Sunulan metin
↓

EL YUNEYNİ
Evliyânın büyüklerinden. İsmi Abdullah bin Abdülazîz bin Ca'fer el-Yuneynî'dir. Künyesi Ebû Osman'dır. Doğum târihi bilinmemekle berâber 1136 (H.530) senesinden sonra Sûriye'de Ba'lbek beldesine bağlı Yuneyn köyünde doğduğu kaydedilmiştir. 1220 (H.617) senesinde vefât etti. Ömrü seksen sene civârında idi. Defnedildiği yere türbe yapıldı. Türbesi Ba'lbek'de olup, istifâde edilen bir ziyâretgâhtır. Şam'da zamânının âlim ve velîlerinden ilim ve feyz alarak yetişti. Zühd sâhibi, dünyâya düşkün olmayan, heybetli, uzun boylu, cesur, iyiliği emreden, kötülükten sakındıran, gece-gündüz dîn-i İslâmı yaymak için uğraşan, Allahü teâlâyı bir an unutmayan, şânı yüksek, kerâmet sâhibi bir zât idi. Ba'lbek vâlisi kendisini ziyâret ettiğinde, ona adâletle davranmasını tenbîh eder ve nasîhatta bulunurdu.
Es-Sehâvî şöyle anlatır:
"Ebû Osman el-Yuneynî, senede üç dirhem ile geçinirdi. Bir dirhemiyle un alır, bir dirhemiyle yağ, bir dirhemiyle de bal alırdı. Bunları karıştırıp, yuvarlak yuvarlak üç yüz altmış tâne köfte gibi parçalar yapardı. Bayram günleri hariç devamlı oruçlu olduğundan her akşam biri ile iftâr ederdi."
İbn-i Şühbe Târih-i İslâm adlı eserinde onun için;
"Ebû Osman, aslen Ba'lbek köylerinden olan Yuneyn köyündendir. Kerâmet sâhibi bir zât olup, nefsiyle çok mücâdele ederdi. Kimseden bir şey almazdı. Aza kanâat eden iffet sâhibi bir zât idi." demiştir.
Şeyh Muhammed bin Ebi'l-Fadl şöyle anlatmıştır:
"Zamânın sultânı Sultan Îsâ, bir gün Abdullah bin Abdülazîz hazretlerinin huzûruna gelip;
"Efendim! Bize duâ ve nasîhat ediniz." deyince;
"Ey Sultan! Zulümden, kötülüklerden, şakî olmaktan sakın. Babanda bu haller görülmüştü. Sen öyle olma!" dedi."

↑

Verilen görev 1
Yuneynî hakkındaki metne göre aşağıdaki soruları yanıtlayın.
(a) Yuneynî'nin ömrü kaç sene civarındaydı?
(b) Yuneynî bir yıl boyunca kaç dirhemle geçinir ve bu parayla neler alırdı?
(c) Yuneynî, Sultan Îsâ'ya nelerden sakınmasını söyledi?
Verilen görev 2
Ebû Osman el-Yuneynî'yi anlatan metni son cümlesinden sonra sürdürün.

Verilen bilgiler
↓

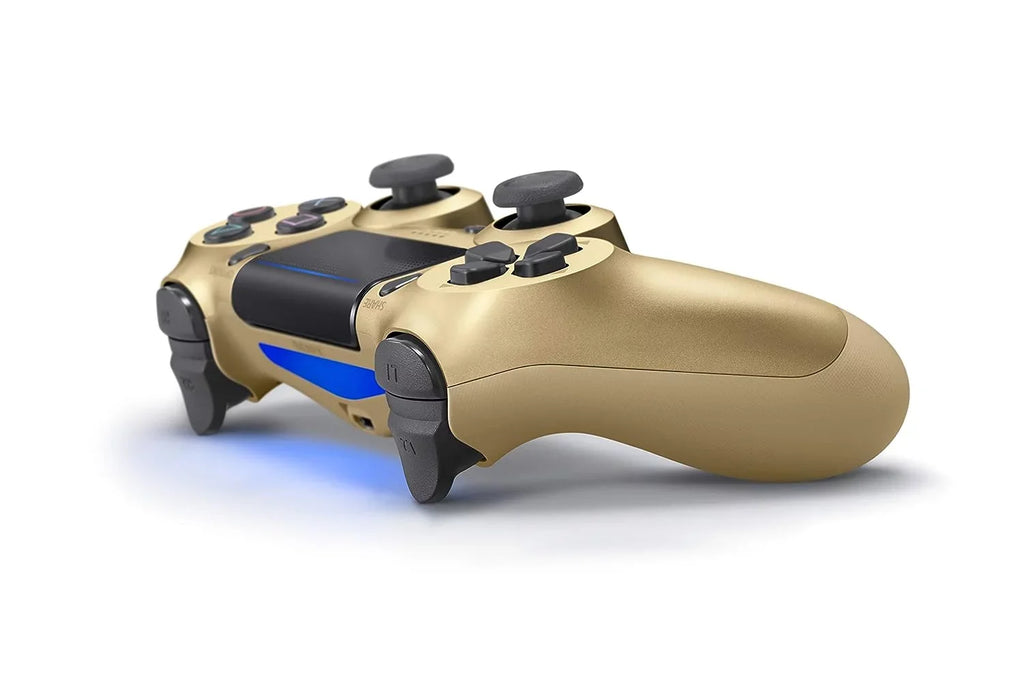 DualShock PS4 Wireless Gold Blue Controller With Earbuds Bundle - Like New with BOLT AXTION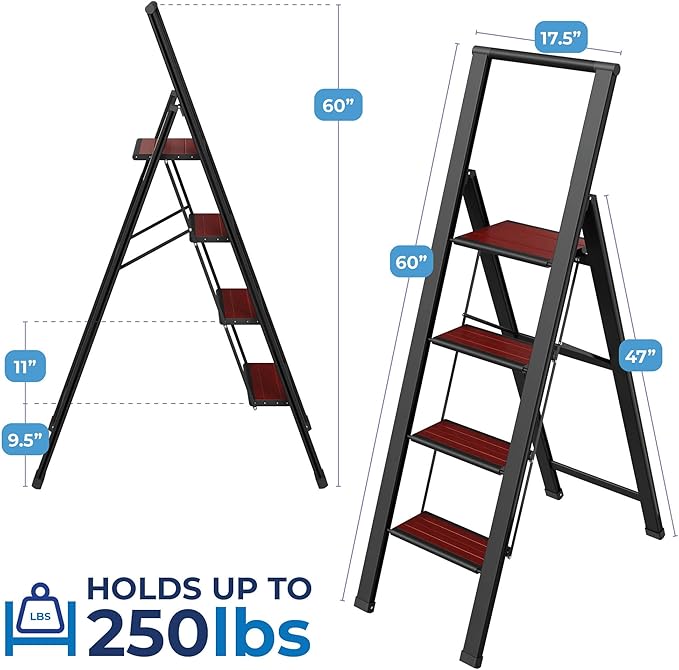 Step Ladder 4 Step Folding, Decorative - Beautiful Mahogany & Black Aluminum, Ultra Slim Profile, Anti Slip Steps, Sturdy-Portable for Home, Office, Kitchen, Photography Use,by SORFEY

↑

Yanıt alanı 1
(a) Seksen sene civarındaydı.
(b) Senede üç dirhemle geçinir; bu parayla un, yağ ve bal alırdı.
(c) Zulümden, kötülüklerden ve şakî olmaktan sakınmasını söyledi.

Yanıt alanı 2
Bu sultan da, tebeasına âdil davranmıyordu. Bu bakımdan, söylenilen sözlere kulak asmadan kalkıp gittiği gibi Abdullah bin Abdülazîz hazretlerine de bir hîle yapmayı düşündü. Üç bin altın götürüp, hediyemizdir, ihtiyaçlarınıza harcayınız diye vererek deneyecek, kabul ederse hemen geri alacaktı. Ertesi gün hilesini yapmak üzere huzuruna tekrar gitti. Yanında götürdüğü üç bin dirhemi önüne bırakıp;
"Efendim, bunlar size hediyemizdir. Buyurun, dergâhınızın ihtiyaçlarına harcarsınız!" dedi.
Abdullah bin Abdülazîz hazretleri sultana vakar ve heybetle bakıp;
"Ey câhil! Kalk hemen buradan git! Bizi denemeye kalkışıyorsun! Biz Allahü teâlâya duâ edersek yer yarılır seni yutar. Bizi parayla ölçmek istiyorsun. Biz isteyince Allahü teâlânın izniyle şu oturduğumuz seccâdenin altından, birinden gümüş diğerinden altın akan iki çeşme ortaya çıkar! Su gibi altın ve gümüş akar." dedi.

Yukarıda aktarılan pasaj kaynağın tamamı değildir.